Binary Judge (True/False)#

true_false

The binary judge template instructs an LLM to classify a question-response as either correct or incorrect.

Definition#

This template modifies the ternary approach to include only two categories:

\[\begin{split}J(y_i) = \begin{cases} 0 & \text{LLM states response is incorrect} \\ 1 & \text{LLM states response is correct} \end{cases}\end{split}\]

The judge function \(J: \mathcal{Y} \rightarrow \{0, 1\}\) maps responses to binary scores.

Key Properties:

Simpler binary classification without uncertain category
Forces the judge to make a definitive decision
Useful when you want clear-cut correct/incorrect labels

How It Works#

Present the judge LLM with the original question and response
Ask the judge to classify the response as “correct” or “incorrect”
Map the classification to a numerical score (1 or 0)

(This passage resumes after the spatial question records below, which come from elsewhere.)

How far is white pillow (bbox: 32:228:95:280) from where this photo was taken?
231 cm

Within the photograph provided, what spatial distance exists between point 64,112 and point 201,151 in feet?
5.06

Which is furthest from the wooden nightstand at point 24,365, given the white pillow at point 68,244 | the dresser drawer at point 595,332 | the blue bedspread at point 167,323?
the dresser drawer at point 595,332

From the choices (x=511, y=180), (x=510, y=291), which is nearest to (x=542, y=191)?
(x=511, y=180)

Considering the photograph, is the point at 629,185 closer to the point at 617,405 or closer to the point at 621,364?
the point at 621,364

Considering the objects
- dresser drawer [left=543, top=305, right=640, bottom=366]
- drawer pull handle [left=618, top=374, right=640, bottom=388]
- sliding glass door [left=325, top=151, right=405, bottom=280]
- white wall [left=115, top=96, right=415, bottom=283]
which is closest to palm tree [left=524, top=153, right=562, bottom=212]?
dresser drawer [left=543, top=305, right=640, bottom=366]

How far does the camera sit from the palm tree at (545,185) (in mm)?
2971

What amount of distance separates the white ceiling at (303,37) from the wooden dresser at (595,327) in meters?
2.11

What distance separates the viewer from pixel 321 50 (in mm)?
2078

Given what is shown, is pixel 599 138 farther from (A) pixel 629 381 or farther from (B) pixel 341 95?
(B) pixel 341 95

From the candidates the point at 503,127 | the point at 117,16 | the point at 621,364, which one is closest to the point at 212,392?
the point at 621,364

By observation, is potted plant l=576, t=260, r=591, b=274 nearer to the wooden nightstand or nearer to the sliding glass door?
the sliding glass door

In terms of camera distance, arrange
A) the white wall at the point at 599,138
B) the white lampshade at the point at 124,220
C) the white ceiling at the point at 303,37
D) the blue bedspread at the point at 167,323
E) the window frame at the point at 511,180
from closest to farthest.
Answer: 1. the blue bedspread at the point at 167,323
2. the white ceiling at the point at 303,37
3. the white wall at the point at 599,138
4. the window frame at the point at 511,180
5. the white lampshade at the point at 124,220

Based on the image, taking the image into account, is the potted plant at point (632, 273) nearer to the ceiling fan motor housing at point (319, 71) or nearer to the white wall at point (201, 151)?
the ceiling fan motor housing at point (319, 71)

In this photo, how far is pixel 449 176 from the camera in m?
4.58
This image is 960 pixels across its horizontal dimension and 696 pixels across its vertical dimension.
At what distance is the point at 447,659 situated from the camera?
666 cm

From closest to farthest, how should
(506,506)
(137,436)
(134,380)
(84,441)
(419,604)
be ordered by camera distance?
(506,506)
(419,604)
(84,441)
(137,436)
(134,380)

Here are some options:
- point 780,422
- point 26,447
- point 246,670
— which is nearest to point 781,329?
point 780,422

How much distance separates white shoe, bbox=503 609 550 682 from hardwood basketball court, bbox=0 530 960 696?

Use this template when you prefer binary decisions without an intermediate uncertainty category.

Parameters#

When using LLMJudge or LLMPanel, specify scoring_template="true_false".

Example#

from uqlm.judges import LLMJudge

# Initialize with binary template
judge = LLMJudge(
    llm=judge_llm,
    scoring_template="true_false"
)

# Score responses
result = await judge.judge_responses(
    prompts=prompts,
    responses=responses
)

Using with LLMPanel:

from uqlm import LLMPanel

# Create a panel with binary scoring
panel = LLMPanel(
    llm=original_llm,
    judges=[judge_llm1, judge_llm2],
    scoring_templates=["true_false"] * 2
)

results = await panel.generate_and_score(prompts=prompts)

References#

Chen, J. & Mueller, J. (2023). Quantifying Uncertainty in Answers from any Language Model and Enhancing their Trustworthiness. arXiv.
Manakul, P., et al. (2023). SelfCheckGPT: Zero-Resource Black-Box Hallucination Detection for Generative Large Language Models. arXiv.
Luo, Z., et al. (2023). ChatGPT as a Factual Inconsistency Evaluator for Text Summarization. arXiv.